On Monday, May 8, 2023 at 3:36:24 AM UTC+1,
robf...@gmail.com wrote:
> loop1:
> LOADG g16,[r1+r2*]
> STOREG g16,[r3+r2++*]
> BLTU r2,1000,.loop1
>
> I must look at adding string instructions back into the instruction set.
yeah can i suggest really don't do that. what happens if you want
to support UCS-2 (strncpyW)? then UCS-4? more than that: the
concepts needed to efficiently support strings, well you have to
add them anyway so why not make them first-order concepts
at the ISA level?
(i am assuming a Horizontal-First Vector ISA here: this does
not apply to Mitch's 66000 which is Vertical-First)
first thing: Fault-First is needed. explained here:
https://alastairreid.github.io/papers/sve-ieee-micro-2017.pdf
this basically is a contractual declaration, "i want you to
load *UP TO* a set maximum number of elements, and
to TELL me how many were actually loaded"

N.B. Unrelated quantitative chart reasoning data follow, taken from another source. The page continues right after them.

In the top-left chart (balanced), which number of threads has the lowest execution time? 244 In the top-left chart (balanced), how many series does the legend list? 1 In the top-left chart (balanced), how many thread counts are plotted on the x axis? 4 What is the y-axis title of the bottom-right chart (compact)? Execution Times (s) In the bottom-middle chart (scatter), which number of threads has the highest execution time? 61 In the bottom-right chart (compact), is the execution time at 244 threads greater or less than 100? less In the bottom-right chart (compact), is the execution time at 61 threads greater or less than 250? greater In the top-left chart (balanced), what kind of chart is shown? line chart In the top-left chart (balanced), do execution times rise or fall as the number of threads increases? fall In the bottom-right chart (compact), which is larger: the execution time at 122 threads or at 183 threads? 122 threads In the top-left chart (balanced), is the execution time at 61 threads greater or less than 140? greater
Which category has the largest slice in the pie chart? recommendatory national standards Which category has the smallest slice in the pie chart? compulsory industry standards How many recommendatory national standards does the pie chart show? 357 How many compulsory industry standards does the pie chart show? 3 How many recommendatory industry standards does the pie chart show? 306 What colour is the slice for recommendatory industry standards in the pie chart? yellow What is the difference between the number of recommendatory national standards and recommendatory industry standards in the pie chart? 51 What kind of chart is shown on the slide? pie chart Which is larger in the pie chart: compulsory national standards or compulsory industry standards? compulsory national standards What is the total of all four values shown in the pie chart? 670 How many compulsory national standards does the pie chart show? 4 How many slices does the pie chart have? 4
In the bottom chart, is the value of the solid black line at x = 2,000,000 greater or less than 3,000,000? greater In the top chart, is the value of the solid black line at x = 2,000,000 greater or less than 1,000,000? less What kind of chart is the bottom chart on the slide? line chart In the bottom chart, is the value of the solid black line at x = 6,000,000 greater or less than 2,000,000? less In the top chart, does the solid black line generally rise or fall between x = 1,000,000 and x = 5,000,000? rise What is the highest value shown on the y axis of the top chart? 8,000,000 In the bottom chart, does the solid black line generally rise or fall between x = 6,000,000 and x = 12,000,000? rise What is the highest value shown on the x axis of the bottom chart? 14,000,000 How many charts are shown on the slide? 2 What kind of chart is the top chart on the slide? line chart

second: extend that same concept onto data: "i want you
to perform some operation *UP TO* a set maximum
number of elements, but if as part of that *ELEMENT*
there is a test that fails, STOP and tell me where you
stopped".
the first concept allows you to safely issue LOADs
knowing full well that no page-fault or other exception
will occur, because the hardware is ORDERED to avoid
them.
the second concept allows you to detect e.g. a null-chr
within a sequential block, but still expressed as a Vector
operation.
the combination of these two allows you to speculatively
load massive parallel blocks of sequential data, that are
then tested in parallel for zero, after which it is plain
sailing to perform the copy.
at all times the Vector Length remains within required
bounds, having been first truncated to take care of potential
exceptions and then having been truncated up to (and
including) the null-chr.
note at lines 52 and 55 that they are both "post-increment".
this is a Vector Load where hardware is permitted to notice
that where the fundamental element operation is a *Scalar*
Load-with-Update, a repeated run of Updates can
be optimised out to only hit the register file with the very
last of those Updates.
of course all of this is completely irrelevant for a Vertical-First
ISA (or an ISA with Vertical-First Vectorisation Mode),
because everything looks to a Vertical-First ISA (such as
Mitch's 66000) like Scalar Looping.
Horizontal-First on the other hand you know that a
large batch of Element-operations are going to hit the
back-end and consequently may micro-code a much more
efficient suite of operations that take up far less resources
than if the individual element operations were naively
thrown into Execute. (a good example is the big-integer
3-in 2-out multiply instruction we are proposing to Power ISA,
which uses one of the Read-regs and one of the Write-regs as
a 64-bit carry. when chained: 1st operation: 3-in 1-out middle-ops
2-in 1-out last-op 2-in 2-out).
https://git.libre-soc.org/?p=openpower-isa.git;a=blob;f=src/openpower/decoder/isa/test_caller_svp64_ldst.py;hb=HEAD#l36
44 "mtspr 9, 3", # move r3 to CTR
45 "addi 0,0,0", # initialise r0 to zero
46 # chr-copy loop starts here:
47 # for (i = 0; i < n && src[i] != '\0'; i++)
48 # dest[i] = src[i];
49 # VL (and r1) = MIN(CTR,MAXVL=4)
50 "setvl 1,0,%d,0,1,1" % maxvl,
51 # load VL bytes (update r10 addr)
52 "sv.lbzu/pi *16, 1(10)", # should be /lf here as well
53 "sv.cmpi/ff=eq/vli *0,1,*16,0", # cmp against zero, truncate VL
54 # store VL bytes (update r12 addr)
55 "sv.stbu/pi *16, 1(12)",
56 "sv.bc/all 0, *2, -0x1c", # test CTR, stop if cmpi failed
57 # zeroing loop starts here:
58 # for ( ; i < n; i++)
59 # dest[i] = '\0';
60 # VL (and r1) = MIN(CTR,MAXVL=4)
61 "setvl 1,0,%d,0,1,1" % maxvl,
62 # store VL zeros (update r12 addr)
63 "sv.stbu/pi 0, 1(12)",
64 "sv.bc 16, *0, -0xc", # dec CTR by VL, stop at zero